My Baby
The constant chatter. It was in front of me, beside me, above me, below me. All the rumors of the new government laws, but I simply didn’t believe they could be true. With all the deafening buzz it was easier to tune it all out. The rumors we were hearing were that of a tyrannical government, but that’s not our truth. That’s not our democracy.
At least, that’s what I thought. My husband lays on the hospital floor— sedated. My baby, my sweet newborn baby, that I didn’t even get to hold. All I could do was watch from the hospital bed as the midwife walked away with my child.
All I’ve wanted is a family. Now, that my moment has finally arrived, it’s been ripped my arms before I could even hold them. Know their gender. See if they have my blue eyes, or my husband’s dark curly hair.
“PLEASE!” I cried, trying to reach out to my midwife. But she was clear out of reach, and my body was stuck to the blasted bed.
Once the government announced that a family could give their child to them to be exclusively raised by government staff, there was chatter that it was only the beginning.
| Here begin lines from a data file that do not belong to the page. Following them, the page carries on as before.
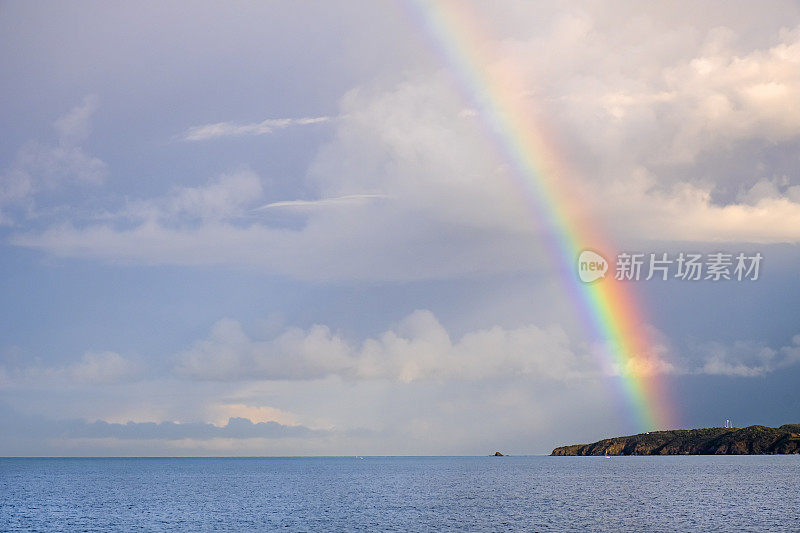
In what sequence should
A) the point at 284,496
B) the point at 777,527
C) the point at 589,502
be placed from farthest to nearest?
1. the point at 284,496
2. the point at 589,502
3. the point at 777,527

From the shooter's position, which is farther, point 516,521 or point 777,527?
Result: point 516,521

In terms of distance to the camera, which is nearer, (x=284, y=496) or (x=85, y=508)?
(x=85, y=508)

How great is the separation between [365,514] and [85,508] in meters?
53.2

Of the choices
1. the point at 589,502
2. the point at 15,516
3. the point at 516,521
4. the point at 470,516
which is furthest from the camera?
the point at 589,502

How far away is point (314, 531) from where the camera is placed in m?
93.2

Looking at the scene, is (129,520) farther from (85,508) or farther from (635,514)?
(635,514)

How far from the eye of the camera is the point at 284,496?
531ft

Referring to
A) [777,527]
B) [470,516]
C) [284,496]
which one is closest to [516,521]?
[470,516]

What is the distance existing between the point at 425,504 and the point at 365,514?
841 inches

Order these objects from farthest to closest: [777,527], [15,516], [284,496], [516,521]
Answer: [284,496] < [15,516] < [516,521] < [777,527]

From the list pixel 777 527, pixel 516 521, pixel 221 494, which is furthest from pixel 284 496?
pixel 777 527

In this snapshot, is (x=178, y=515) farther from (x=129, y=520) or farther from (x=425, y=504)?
(x=425, y=504)

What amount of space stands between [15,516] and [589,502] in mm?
91583

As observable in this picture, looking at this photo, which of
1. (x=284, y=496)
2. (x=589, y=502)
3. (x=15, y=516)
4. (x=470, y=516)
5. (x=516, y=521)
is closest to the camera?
(x=516, y=521)
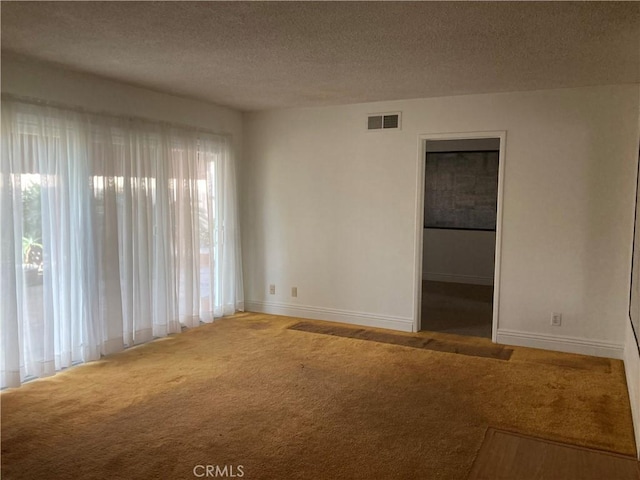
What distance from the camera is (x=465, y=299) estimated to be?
278 inches

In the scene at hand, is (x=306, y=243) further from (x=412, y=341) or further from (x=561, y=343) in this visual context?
(x=561, y=343)

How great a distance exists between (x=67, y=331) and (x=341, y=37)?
3.10m

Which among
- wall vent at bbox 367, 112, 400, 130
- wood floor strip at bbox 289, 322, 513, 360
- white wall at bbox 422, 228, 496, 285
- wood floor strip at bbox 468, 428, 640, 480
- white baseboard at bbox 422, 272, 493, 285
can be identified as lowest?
wood floor strip at bbox 468, 428, 640, 480

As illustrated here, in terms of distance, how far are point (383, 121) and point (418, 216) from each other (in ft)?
3.50

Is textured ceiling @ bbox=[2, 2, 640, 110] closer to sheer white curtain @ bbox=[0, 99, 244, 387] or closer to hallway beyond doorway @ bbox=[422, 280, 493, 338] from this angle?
sheer white curtain @ bbox=[0, 99, 244, 387]

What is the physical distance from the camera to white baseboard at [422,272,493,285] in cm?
821

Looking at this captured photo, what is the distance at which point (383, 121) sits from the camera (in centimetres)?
536

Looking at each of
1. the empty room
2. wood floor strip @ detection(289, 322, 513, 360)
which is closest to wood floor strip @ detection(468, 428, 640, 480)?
the empty room

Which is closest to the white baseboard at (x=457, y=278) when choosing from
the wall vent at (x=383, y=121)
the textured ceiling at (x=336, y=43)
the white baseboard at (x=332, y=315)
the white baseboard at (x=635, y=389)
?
the white baseboard at (x=332, y=315)

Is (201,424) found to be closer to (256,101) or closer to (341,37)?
(341,37)

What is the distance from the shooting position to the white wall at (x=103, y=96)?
12.3 feet

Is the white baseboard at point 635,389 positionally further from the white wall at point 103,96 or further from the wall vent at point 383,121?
the white wall at point 103,96

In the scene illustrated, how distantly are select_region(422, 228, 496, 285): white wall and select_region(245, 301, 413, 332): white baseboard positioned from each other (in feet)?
10.7

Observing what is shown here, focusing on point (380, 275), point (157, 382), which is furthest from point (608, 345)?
point (157, 382)
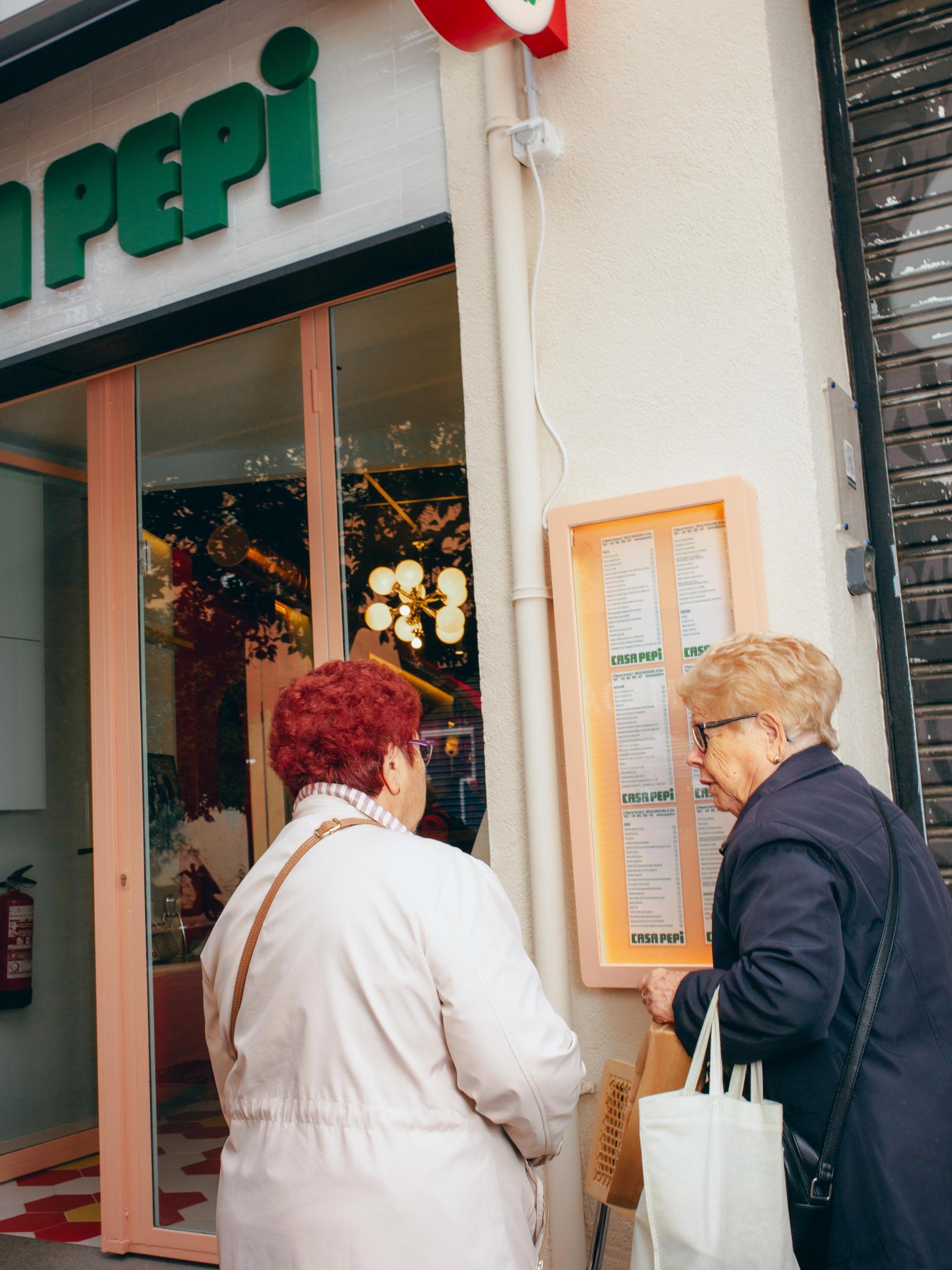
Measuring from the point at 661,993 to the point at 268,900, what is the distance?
0.79m

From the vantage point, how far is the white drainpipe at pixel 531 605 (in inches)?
109

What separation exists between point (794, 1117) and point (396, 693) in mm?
1028

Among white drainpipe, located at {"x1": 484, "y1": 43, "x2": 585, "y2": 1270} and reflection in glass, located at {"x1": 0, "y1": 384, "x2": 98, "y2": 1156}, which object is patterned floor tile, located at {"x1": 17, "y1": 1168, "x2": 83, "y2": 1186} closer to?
reflection in glass, located at {"x1": 0, "y1": 384, "x2": 98, "y2": 1156}

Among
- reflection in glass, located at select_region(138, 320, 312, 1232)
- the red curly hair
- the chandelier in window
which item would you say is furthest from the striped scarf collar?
reflection in glass, located at select_region(138, 320, 312, 1232)

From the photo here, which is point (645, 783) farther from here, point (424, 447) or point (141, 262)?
point (141, 262)

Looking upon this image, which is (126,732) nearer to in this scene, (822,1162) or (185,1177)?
(185,1177)

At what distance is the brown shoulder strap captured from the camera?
1.92 meters

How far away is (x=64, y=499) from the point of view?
5805mm

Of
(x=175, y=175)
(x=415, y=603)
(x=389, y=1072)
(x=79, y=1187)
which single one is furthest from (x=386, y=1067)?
(x=79, y=1187)

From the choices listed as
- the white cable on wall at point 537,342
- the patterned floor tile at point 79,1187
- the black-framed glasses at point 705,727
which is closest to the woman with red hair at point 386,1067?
the black-framed glasses at point 705,727

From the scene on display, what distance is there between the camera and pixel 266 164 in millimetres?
3760

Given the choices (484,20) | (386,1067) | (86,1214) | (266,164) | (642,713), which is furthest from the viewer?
(86,1214)

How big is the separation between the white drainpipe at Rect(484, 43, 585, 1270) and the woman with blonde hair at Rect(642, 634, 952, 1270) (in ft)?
2.48

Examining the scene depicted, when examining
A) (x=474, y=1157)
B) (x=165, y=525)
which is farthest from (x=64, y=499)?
(x=474, y=1157)
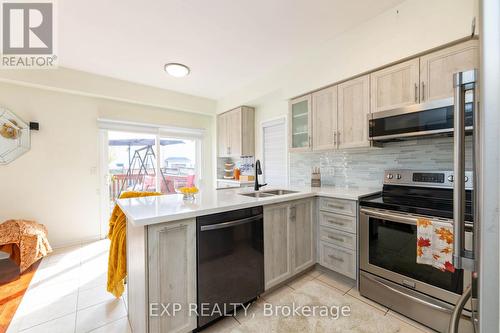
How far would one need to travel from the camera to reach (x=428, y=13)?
176 cm

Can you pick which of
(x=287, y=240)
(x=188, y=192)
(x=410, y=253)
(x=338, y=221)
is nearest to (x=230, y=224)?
(x=188, y=192)

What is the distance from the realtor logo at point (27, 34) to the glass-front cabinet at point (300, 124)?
275cm

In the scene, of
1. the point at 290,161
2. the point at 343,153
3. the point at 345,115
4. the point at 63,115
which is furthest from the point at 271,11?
the point at 63,115

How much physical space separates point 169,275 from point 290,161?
8.45 feet

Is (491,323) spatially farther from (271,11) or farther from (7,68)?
(7,68)

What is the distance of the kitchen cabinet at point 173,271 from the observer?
4.17 feet

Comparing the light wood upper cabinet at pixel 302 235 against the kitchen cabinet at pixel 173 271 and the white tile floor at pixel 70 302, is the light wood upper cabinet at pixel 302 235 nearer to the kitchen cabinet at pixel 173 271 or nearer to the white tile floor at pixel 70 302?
the kitchen cabinet at pixel 173 271

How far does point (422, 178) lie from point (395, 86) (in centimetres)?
90

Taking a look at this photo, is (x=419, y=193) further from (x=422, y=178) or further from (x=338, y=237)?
(x=338, y=237)

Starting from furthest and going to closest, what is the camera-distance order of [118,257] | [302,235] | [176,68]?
1. [176,68]
2. [302,235]
3. [118,257]

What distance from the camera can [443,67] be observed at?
1.72 m

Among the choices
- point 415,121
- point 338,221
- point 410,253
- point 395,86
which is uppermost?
point 395,86

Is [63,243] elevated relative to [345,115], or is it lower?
lower

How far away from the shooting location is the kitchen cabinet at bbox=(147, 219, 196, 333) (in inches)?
50.1
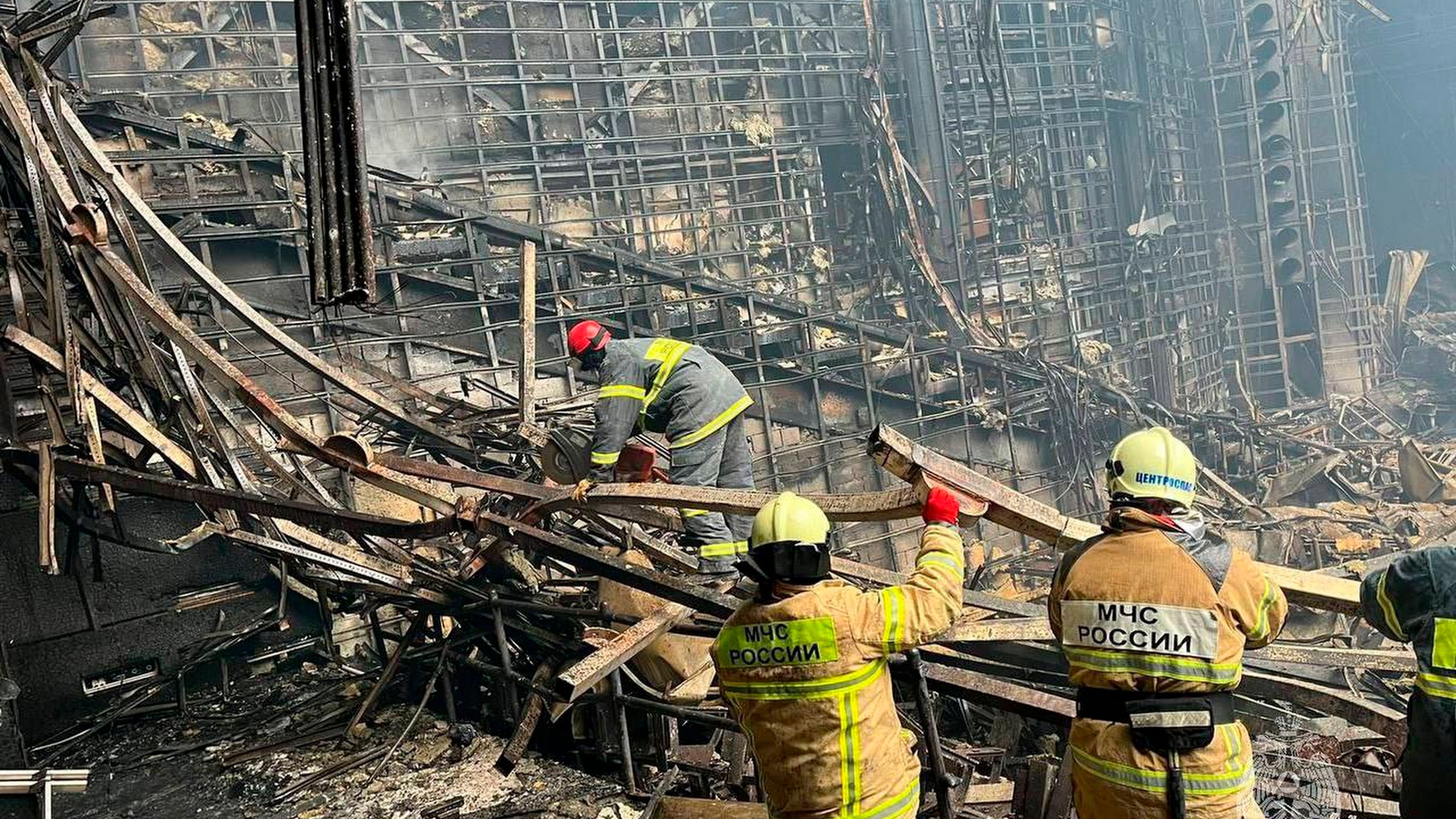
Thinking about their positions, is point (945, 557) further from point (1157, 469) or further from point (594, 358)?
point (594, 358)

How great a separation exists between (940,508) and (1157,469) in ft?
2.15

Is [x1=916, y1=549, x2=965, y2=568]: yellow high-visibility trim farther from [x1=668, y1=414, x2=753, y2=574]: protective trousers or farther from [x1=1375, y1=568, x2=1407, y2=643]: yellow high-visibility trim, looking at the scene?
[x1=668, y1=414, x2=753, y2=574]: protective trousers

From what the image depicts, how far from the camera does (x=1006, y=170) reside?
18875mm

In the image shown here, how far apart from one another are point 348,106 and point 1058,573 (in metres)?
3.20

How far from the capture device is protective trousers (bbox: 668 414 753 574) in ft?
19.5

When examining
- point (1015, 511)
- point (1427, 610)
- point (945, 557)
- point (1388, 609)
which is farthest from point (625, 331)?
point (1427, 610)

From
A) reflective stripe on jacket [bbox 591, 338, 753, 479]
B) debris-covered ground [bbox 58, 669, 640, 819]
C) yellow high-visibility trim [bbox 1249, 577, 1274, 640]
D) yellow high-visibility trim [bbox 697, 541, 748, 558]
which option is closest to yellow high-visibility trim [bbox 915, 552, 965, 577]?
yellow high-visibility trim [bbox 1249, 577, 1274, 640]

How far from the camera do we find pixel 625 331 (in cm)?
1216

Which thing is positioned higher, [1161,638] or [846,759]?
[1161,638]

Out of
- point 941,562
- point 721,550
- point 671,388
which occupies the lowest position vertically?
point 721,550

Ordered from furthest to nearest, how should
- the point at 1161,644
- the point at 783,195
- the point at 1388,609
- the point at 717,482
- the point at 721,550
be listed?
the point at 783,195
the point at 717,482
the point at 721,550
the point at 1388,609
the point at 1161,644

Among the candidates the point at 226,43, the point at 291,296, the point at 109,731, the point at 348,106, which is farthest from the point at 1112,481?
the point at 226,43

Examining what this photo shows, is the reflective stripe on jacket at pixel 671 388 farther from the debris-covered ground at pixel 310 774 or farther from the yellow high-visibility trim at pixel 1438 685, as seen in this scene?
the yellow high-visibility trim at pixel 1438 685

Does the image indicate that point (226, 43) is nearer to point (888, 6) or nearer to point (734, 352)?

That soon enough, the government would take our children by force. I used to laugh off the sentiment. Now, I wish I had done something. Believe them? Drink more alcohol? Start a protest?
Maybe I wouldn’t have had this baby at all.
Any alternative would be better than seeing my midwife’s sweat stained back walk out of the pristine white hospital room. Than hearing the aggressive beep beep of the heart monitor.
My legs, bloody and shaking, wouldn’t move. I put my arms on either side of the creaky bed to hoist myself up and out so I could get my baby back. I just spent the last 34 hours of my life pushing it out of me, I deserve more than two second of watching someone holding my hard work.
Two nurses hold me down, I can barely see a third coming back with a needle. My vision is so blurry from hot, salty tears that stream down my face like a waterfall.
“HELP,” I try again, there must be some humanity in these nurses.
A fourth nurse I couldn’t see before begins to caress my hair, slowly shushing me like a toddler throwing a tantrum. “It’s alright sweetheart,” she says iba sickly sweet voice, “you’ll be alright.”
I try to fight back, attempting to flail my arms, kick my legs.
“GIVE ME MY BABY BACK!”
But I am too weak, and the nurses’ grips are too strong.
One little pinch, and my world goes to black.